DIRECTIVES =>
1. Summarize the passage on Marx and time in two sentences.
2. Rewrite the part of the passage on Marx and time that begins at the words "While Marx stressed" and stops after "mode of production.", putting "installed" in place of "enthroned".
3. In the passage on Marx and time, what does surplus value consist of?

## Start EXCERPT TO READ

When Marx and Harvey refer to capital as a mode of production, they have in mind much more than the production of shoes and shirts, as important as such commodities are for everyday life. What they want to suggest is that in the very act of producing shoes and shirts, capital also produces the enabling conditions of its own reproduction on an ever-expanding scale. A good case in point is the capitalist production of space and time, or what might more accurately be called "space-time."
While Marx stressed the interwoven nature of space and time, he did not accord them equal treatment. Rather, he enthroned time as the reigning regulatory principle of the capitalist mode of production.
All of Marx's foundational concepts carry the stamp of time. Start with value. This is the socially necessary labor time that goes into the production of a given commodity. Time likewise lies at the heart of surplus value, which is the labor time appropriated by capitalists above and beyond the labor time necessary to cover the value of labor power. Relative surplus value continues the pattern, resulting as it does from the decline in the value of labor power as labor-saving technology drives down the socially necessary labor time congealed in wage goods.

## End EXCERPT TO READ
## Start RECORDED DATA

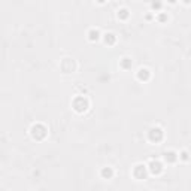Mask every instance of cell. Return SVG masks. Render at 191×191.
<instances>
[{"label":"cell","instance_id":"obj_9","mask_svg":"<svg viewBox=\"0 0 191 191\" xmlns=\"http://www.w3.org/2000/svg\"><path fill=\"white\" fill-rule=\"evenodd\" d=\"M100 175H102L103 179H111V178L114 176V170H112V167H103Z\"/></svg>","mask_w":191,"mask_h":191},{"label":"cell","instance_id":"obj_14","mask_svg":"<svg viewBox=\"0 0 191 191\" xmlns=\"http://www.w3.org/2000/svg\"><path fill=\"white\" fill-rule=\"evenodd\" d=\"M181 158H182V160H185V161H187V160H188V152H187V151H184L182 154H181Z\"/></svg>","mask_w":191,"mask_h":191},{"label":"cell","instance_id":"obj_3","mask_svg":"<svg viewBox=\"0 0 191 191\" xmlns=\"http://www.w3.org/2000/svg\"><path fill=\"white\" fill-rule=\"evenodd\" d=\"M37 134H41V139H43L46 136V128L42 124H34L32 127V136H33L34 139H37Z\"/></svg>","mask_w":191,"mask_h":191},{"label":"cell","instance_id":"obj_15","mask_svg":"<svg viewBox=\"0 0 191 191\" xmlns=\"http://www.w3.org/2000/svg\"><path fill=\"white\" fill-rule=\"evenodd\" d=\"M166 20H167V15H164V14H161V15L158 17V21H161V23H163V21H166Z\"/></svg>","mask_w":191,"mask_h":191},{"label":"cell","instance_id":"obj_8","mask_svg":"<svg viewBox=\"0 0 191 191\" xmlns=\"http://www.w3.org/2000/svg\"><path fill=\"white\" fill-rule=\"evenodd\" d=\"M103 42L106 43V45H114L116 42V36L114 33H106L103 34Z\"/></svg>","mask_w":191,"mask_h":191},{"label":"cell","instance_id":"obj_17","mask_svg":"<svg viewBox=\"0 0 191 191\" xmlns=\"http://www.w3.org/2000/svg\"><path fill=\"white\" fill-rule=\"evenodd\" d=\"M97 2H99V3H105L106 0H97Z\"/></svg>","mask_w":191,"mask_h":191},{"label":"cell","instance_id":"obj_12","mask_svg":"<svg viewBox=\"0 0 191 191\" xmlns=\"http://www.w3.org/2000/svg\"><path fill=\"white\" fill-rule=\"evenodd\" d=\"M132 64H133L132 58H128V57L121 58V67H124V69H128V67H132Z\"/></svg>","mask_w":191,"mask_h":191},{"label":"cell","instance_id":"obj_1","mask_svg":"<svg viewBox=\"0 0 191 191\" xmlns=\"http://www.w3.org/2000/svg\"><path fill=\"white\" fill-rule=\"evenodd\" d=\"M73 109H75L76 112H85L87 109H88V100L85 99L84 96H79V97H76L73 100Z\"/></svg>","mask_w":191,"mask_h":191},{"label":"cell","instance_id":"obj_6","mask_svg":"<svg viewBox=\"0 0 191 191\" xmlns=\"http://www.w3.org/2000/svg\"><path fill=\"white\" fill-rule=\"evenodd\" d=\"M150 76H151V72L148 69H145V67L137 70V79H139V81H148Z\"/></svg>","mask_w":191,"mask_h":191},{"label":"cell","instance_id":"obj_5","mask_svg":"<svg viewBox=\"0 0 191 191\" xmlns=\"http://www.w3.org/2000/svg\"><path fill=\"white\" fill-rule=\"evenodd\" d=\"M133 175H134V178H136V179H143V178H145V175H146V166L137 164V166L134 167Z\"/></svg>","mask_w":191,"mask_h":191},{"label":"cell","instance_id":"obj_13","mask_svg":"<svg viewBox=\"0 0 191 191\" xmlns=\"http://www.w3.org/2000/svg\"><path fill=\"white\" fill-rule=\"evenodd\" d=\"M151 8L154 9L155 12H158V11L161 9V2H158V0H155V2H152V5H151Z\"/></svg>","mask_w":191,"mask_h":191},{"label":"cell","instance_id":"obj_7","mask_svg":"<svg viewBox=\"0 0 191 191\" xmlns=\"http://www.w3.org/2000/svg\"><path fill=\"white\" fill-rule=\"evenodd\" d=\"M100 39V32L97 28H91L90 32H88V41L90 42H96Z\"/></svg>","mask_w":191,"mask_h":191},{"label":"cell","instance_id":"obj_16","mask_svg":"<svg viewBox=\"0 0 191 191\" xmlns=\"http://www.w3.org/2000/svg\"><path fill=\"white\" fill-rule=\"evenodd\" d=\"M167 2H169L170 5H175V3H176V0H167Z\"/></svg>","mask_w":191,"mask_h":191},{"label":"cell","instance_id":"obj_10","mask_svg":"<svg viewBox=\"0 0 191 191\" xmlns=\"http://www.w3.org/2000/svg\"><path fill=\"white\" fill-rule=\"evenodd\" d=\"M164 160H166L167 163H175L178 160V155H176V152H173V151H169V152H164Z\"/></svg>","mask_w":191,"mask_h":191},{"label":"cell","instance_id":"obj_11","mask_svg":"<svg viewBox=\"0 0 191 191\" xmlns=\"http://www.w3.org/2000/svg\"><path fill=\"white\" fill-rule=\"evenodd\" d=\"M128 17H130V12H128V9L123 8V9H119V11H118V18H119V20H127Z\"/></svg>","mask_w":191,"mask_h":191},{"label":"cell","instance_id":"obj_4","mask_svg":"<svg viewBox=\"0 0 191 191\" xmlns=\"http://www.w3.org/2000/svg\"><path fill=\"white\" fill-rule=\"evenodd\" d=\"M146 169H150V172L152 175H160L163 172V164L160 161H151L150 167H146Z\"/></svg>","mask_w":191,"mask_h":191},{"label":"cell","instance_id":"obj_18","mask_svg":"<svg viewBox=\"0 0 191 191\" xmlns=\"http://www.w3.org/2000/svg\"><path fill=\"white\" fill-rule=\"evenodd\" d=\"M184 3H187V5H188V3H190V0H184Z\"/></svg>","mask_w":191,"mask_h":191},{"label":"cell","instance_id":"obj_2","mask_svg":"<svg viewBox=\"0 0 191 191\" xmlns=\"http://www.w3.org/2000/svg\"><path fill=\"white\" fill-rule=\"evenodd\" d=\"M148 137H150L151 142H160L163 139V130L160 127H152L150 132H148Z\"/></svg>","mask_w":191,"mask_h":191}]
</instances>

## End RECORDED DATA

ANSWER SET =>
1. Marx and Harvey see capital as a mode of production that, while producing commodities such as shoes and shirts, also produces the conditions of its own ever-expanding reproduction, including space-time. Although Marx stressed that space and time are interwoven, he made time the reigning regulatory principle, so his foundational concepts of value, surplus value and relative surplus value are all defined by labor time.

2.
While Marx stressed the interwoven nature of space and time, he did not accord them equal treatment. Rather, he installed time as the reigning regulatory principle of the capitalist mode of production.

3. Surplus value is the labor time that capitalists appropriate beyond the labor time necessary to cover the value of labor power.